[[ Text open ]]

Classical economics held that the two types of economic variables, nominal and real, exist independently, resulting in this dichotomy of the Classical model. Classical economist Pigou compared this characteristic of nominal capital to a “veil” necessary to look beyond to find the real forces propelling the economy. Money is just a tool to facilitate the barter within an economy and it influences merely the nominal price level and the level of money wages. The nominal money stock has no true affect on real variables, such as output, real interest rates and unemployment, or the real health of the economy. The Classical interpretation gives little importance for the government and its ability to manage the economy. For instance, if the Central Bank prints more money thus doubling the money supply and causing inflation, the level of outputs will double accordingly. Classical thinkers reasoned that the real value of money is essentially the quantity of real goods which it can purchase. Thus, the real wage level, the amount of output the consumer will actually be able to buy for his nominal money; will remain unchanged as increasing price levels follow the increase in money supply until equilibrium is reached once again. Or rather, expenditure on goods is increased as a result of excess capital until the balance price level is reached and excess demand is satisfied; resulting in the new equilibrium.
Although this theory of pure monetary neutrality may work in the long run, when the economy has had sufficient time to adjust labor and production to reach market-clearing equilibrium; it is bound to fail in the short run. The comparative static analysis of the Classical model contrasts between different positions of equilibrium, arising from a shift in some parameter. The resulting disequilibrium must then be balanced out until a new equilibrium is reached by an adjustment in some other variable. This is the point where the Classic theory of pure monetary neutrality fails. Although it may work splendidly in the long run, when the economy has had sufficient time to adjust labor and production to reach market-clearing equilibrium; it is bound to fail in the short run. Classical economists already noted that the Classical, static, model does not count for this laps time or dynamic period until equilibrium is reached. Adjustment in the market is unrealistically assumed to be automatic and immediate, causing a temporary disequilibrium and the resulting inadequacy of this model in the short run. There are a variety of impediments to the automatic adjustment of variables, such as insufficiently responsive prices to changes in the and . Prices’ reluctance to change, often called “sticky prices”, are caused by inadequate information, consumers’ resistance to frequent price changes and long-term contracts with fixed prices. Inflation, or the change in the nominal value of the money stock, does affect the real economy in the short run, as consumers may be mislead by “money illusion”. People may have the false sense that they are getting richer at times of inflation, when in fact only the nominal value of money is increasing. Consumers are lulled by the idea that their wages are increasing, when perhaps in inflation-adjusted terms they may not be better off. The Keynesian term “money illusion” encourages people to spend more and may help gear the economy out of recession.

[[ Text closed ]]
[[ Data to examine open ]]

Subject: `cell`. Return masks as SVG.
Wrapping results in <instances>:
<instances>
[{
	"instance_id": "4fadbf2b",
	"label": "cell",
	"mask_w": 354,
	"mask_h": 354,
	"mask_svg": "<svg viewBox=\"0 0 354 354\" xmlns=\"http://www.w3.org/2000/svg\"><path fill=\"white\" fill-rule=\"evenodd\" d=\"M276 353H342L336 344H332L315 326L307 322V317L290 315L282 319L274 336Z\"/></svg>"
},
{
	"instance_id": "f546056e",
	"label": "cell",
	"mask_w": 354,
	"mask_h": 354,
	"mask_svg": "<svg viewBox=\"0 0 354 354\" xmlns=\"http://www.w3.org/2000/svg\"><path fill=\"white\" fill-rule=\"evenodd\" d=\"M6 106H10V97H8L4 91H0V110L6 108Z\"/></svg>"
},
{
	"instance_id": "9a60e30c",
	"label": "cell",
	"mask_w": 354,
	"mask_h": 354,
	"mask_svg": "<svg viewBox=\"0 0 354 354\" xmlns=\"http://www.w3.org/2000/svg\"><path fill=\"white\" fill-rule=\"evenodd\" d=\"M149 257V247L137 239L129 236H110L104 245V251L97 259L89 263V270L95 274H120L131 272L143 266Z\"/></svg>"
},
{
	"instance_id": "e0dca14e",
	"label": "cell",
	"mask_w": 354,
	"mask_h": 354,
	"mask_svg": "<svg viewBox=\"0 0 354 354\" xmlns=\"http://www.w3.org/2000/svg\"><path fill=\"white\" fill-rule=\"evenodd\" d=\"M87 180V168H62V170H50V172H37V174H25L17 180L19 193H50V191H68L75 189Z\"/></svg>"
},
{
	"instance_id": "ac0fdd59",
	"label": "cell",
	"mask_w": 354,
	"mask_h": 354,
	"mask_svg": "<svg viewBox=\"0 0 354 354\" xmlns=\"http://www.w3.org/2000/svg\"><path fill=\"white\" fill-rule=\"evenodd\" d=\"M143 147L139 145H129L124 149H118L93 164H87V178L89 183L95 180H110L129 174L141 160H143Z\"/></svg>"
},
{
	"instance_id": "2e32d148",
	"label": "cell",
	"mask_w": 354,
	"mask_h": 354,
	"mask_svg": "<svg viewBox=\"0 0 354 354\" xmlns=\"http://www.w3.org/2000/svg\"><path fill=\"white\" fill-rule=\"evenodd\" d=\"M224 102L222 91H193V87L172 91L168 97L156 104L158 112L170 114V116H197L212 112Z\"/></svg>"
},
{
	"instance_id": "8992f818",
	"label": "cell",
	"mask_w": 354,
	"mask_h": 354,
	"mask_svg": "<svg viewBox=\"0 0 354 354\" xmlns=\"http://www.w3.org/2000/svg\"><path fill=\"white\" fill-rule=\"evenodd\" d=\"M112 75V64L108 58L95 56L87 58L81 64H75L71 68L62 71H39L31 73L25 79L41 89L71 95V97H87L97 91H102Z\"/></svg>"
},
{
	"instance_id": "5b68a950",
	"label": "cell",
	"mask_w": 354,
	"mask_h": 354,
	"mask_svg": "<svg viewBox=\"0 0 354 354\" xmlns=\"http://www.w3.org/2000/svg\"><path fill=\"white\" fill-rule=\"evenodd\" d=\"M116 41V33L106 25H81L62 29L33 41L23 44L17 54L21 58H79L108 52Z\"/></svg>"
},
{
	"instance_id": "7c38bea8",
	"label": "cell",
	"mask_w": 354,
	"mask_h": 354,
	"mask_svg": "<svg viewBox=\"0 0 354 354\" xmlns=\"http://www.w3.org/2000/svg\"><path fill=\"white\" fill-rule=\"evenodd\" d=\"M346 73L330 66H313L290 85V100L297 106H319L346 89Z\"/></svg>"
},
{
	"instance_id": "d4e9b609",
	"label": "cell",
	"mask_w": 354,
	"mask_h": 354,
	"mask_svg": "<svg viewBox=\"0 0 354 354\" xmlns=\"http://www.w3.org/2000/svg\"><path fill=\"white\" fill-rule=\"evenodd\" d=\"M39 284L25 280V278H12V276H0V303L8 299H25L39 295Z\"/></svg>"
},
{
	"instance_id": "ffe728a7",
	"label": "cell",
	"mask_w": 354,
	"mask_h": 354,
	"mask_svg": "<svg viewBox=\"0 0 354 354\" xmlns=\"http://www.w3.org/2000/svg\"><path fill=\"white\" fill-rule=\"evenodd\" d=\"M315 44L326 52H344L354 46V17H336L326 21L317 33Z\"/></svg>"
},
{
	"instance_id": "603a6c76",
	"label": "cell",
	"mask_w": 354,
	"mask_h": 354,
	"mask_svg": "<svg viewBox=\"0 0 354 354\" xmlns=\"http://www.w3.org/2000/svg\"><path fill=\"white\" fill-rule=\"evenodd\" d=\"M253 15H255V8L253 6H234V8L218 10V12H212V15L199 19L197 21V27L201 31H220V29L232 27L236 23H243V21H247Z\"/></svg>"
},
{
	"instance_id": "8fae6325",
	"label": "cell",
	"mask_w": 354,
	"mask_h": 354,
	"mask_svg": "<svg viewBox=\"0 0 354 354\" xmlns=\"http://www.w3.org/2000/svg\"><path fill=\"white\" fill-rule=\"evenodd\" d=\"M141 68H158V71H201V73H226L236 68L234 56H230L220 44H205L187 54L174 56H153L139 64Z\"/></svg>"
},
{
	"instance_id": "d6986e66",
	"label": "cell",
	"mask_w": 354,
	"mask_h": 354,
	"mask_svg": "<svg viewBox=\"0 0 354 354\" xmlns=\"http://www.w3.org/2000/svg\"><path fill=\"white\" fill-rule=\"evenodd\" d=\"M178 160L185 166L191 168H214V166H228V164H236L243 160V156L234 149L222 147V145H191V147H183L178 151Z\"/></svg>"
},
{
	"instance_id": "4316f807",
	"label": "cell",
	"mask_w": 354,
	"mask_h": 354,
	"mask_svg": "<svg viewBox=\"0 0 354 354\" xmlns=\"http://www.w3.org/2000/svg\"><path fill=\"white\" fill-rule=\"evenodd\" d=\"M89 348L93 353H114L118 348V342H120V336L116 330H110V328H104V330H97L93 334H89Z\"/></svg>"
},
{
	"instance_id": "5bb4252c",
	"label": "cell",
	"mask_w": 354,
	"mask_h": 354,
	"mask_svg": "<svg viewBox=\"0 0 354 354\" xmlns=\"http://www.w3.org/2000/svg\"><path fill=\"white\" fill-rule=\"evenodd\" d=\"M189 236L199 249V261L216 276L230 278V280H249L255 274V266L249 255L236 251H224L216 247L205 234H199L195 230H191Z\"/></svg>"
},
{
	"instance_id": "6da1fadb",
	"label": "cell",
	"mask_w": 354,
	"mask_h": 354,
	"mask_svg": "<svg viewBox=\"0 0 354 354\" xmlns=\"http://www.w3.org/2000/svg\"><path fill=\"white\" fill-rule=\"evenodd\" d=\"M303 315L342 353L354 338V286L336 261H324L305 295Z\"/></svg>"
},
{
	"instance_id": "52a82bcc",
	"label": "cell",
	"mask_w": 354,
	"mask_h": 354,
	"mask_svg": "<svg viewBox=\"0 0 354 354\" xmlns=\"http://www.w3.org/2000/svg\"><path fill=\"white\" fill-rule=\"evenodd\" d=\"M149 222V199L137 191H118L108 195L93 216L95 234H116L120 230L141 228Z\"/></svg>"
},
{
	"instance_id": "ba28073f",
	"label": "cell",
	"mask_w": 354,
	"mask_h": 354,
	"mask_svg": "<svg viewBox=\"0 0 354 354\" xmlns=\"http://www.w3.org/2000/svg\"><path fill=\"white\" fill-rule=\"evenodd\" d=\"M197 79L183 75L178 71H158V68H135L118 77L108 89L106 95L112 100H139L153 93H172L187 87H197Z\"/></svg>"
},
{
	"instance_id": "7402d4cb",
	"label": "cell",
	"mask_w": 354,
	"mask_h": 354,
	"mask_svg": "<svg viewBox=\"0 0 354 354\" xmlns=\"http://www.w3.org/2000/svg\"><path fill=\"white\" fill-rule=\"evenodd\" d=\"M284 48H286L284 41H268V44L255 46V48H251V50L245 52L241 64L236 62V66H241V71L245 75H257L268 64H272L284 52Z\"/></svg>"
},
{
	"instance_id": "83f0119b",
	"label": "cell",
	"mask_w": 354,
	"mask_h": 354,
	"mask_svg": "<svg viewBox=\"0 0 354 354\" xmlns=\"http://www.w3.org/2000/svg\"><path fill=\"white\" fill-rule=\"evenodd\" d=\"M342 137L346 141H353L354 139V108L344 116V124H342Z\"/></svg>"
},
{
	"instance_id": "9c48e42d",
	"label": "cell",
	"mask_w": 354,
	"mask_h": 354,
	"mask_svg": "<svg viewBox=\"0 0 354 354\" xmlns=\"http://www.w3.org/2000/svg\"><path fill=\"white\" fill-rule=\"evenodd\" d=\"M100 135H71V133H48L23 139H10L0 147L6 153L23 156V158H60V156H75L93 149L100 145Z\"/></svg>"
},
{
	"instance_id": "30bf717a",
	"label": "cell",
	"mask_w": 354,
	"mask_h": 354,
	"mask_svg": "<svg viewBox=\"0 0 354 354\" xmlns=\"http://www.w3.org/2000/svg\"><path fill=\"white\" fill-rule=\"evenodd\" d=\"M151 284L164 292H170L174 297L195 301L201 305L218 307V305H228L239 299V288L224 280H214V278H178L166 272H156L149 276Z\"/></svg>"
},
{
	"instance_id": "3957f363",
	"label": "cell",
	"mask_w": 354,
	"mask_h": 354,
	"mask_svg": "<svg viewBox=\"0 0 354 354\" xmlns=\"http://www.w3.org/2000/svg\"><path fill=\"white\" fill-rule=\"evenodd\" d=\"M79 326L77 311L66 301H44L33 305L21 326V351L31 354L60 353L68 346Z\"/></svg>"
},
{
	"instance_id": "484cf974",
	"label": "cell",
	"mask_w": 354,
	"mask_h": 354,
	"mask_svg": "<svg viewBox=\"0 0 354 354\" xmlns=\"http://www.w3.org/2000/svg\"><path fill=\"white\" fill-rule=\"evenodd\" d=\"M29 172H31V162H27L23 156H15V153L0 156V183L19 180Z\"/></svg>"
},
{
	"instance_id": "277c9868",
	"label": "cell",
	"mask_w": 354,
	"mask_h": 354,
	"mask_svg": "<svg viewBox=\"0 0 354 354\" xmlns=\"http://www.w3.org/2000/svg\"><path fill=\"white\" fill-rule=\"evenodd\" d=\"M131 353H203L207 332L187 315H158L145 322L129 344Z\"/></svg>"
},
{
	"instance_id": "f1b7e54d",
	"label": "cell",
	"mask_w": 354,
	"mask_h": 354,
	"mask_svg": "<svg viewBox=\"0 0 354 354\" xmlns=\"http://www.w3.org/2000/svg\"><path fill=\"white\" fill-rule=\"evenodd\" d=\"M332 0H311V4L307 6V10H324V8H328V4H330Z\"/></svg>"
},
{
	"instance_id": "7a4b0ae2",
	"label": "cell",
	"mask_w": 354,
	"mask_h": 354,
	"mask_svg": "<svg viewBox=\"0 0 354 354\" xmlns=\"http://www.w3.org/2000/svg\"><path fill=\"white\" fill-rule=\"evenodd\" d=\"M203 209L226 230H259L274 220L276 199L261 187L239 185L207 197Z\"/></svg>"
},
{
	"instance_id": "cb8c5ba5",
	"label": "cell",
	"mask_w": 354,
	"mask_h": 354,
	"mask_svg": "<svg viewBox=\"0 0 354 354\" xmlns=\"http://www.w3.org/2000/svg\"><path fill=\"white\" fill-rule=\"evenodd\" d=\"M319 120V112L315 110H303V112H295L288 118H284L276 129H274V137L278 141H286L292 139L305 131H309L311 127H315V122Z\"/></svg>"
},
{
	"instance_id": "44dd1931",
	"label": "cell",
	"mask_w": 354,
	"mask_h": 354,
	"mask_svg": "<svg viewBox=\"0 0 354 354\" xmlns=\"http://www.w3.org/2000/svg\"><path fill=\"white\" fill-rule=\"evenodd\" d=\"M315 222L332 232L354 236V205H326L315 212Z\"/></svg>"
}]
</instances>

[[ Data to examine closed ]]

What to produce — Carry on the text about the classical dichotomy and monetary neutrality, starting right after its last sentence.

Answer —
The Classical economists believed in a static, self-correcting system which divides the economy into two independent groups of variables; the nominal and the real. Only real variables have an effect on the real functioning and health of the economy. Their theory is limited to the long term as they fail to account for the dynamic periods in between market equilibriums. In a closed economic model the Central Bank could determine the quantity of money in the market. However, it is the public who determines its real value through spending or saving it. Furthermore, in today’s realities economies are open and increasingly linked to the rest of the world through international trade. The Central Bank would have difficulty affecting even the nominal quantity of money in its home-market system unless its economy was significant enough to influence on its own the world price level. Excess money in open markets disappears down the “foreign drain” or is sucked up by foreign markets. When considering the Classical model and its implications for to the contemporary world, we also need to look at the most opposing view, or Keynesian economics. While the Classical model stresses that markets will always perfectly clear and government should do nothing more than safeguard the functioning of these market processes Keynes argues that markets need to helped with a combination of monetary and fiscal policies. The question remains, how effective is government spending in curbing periods of disequilibrium in the economy?
References
Monetary Neutrality, “Economics A-Z.” Retrieved from The Economist database on 13/02/2006 at <>
Mundell, R. “International Economics.” New York: Macmillan, 1968.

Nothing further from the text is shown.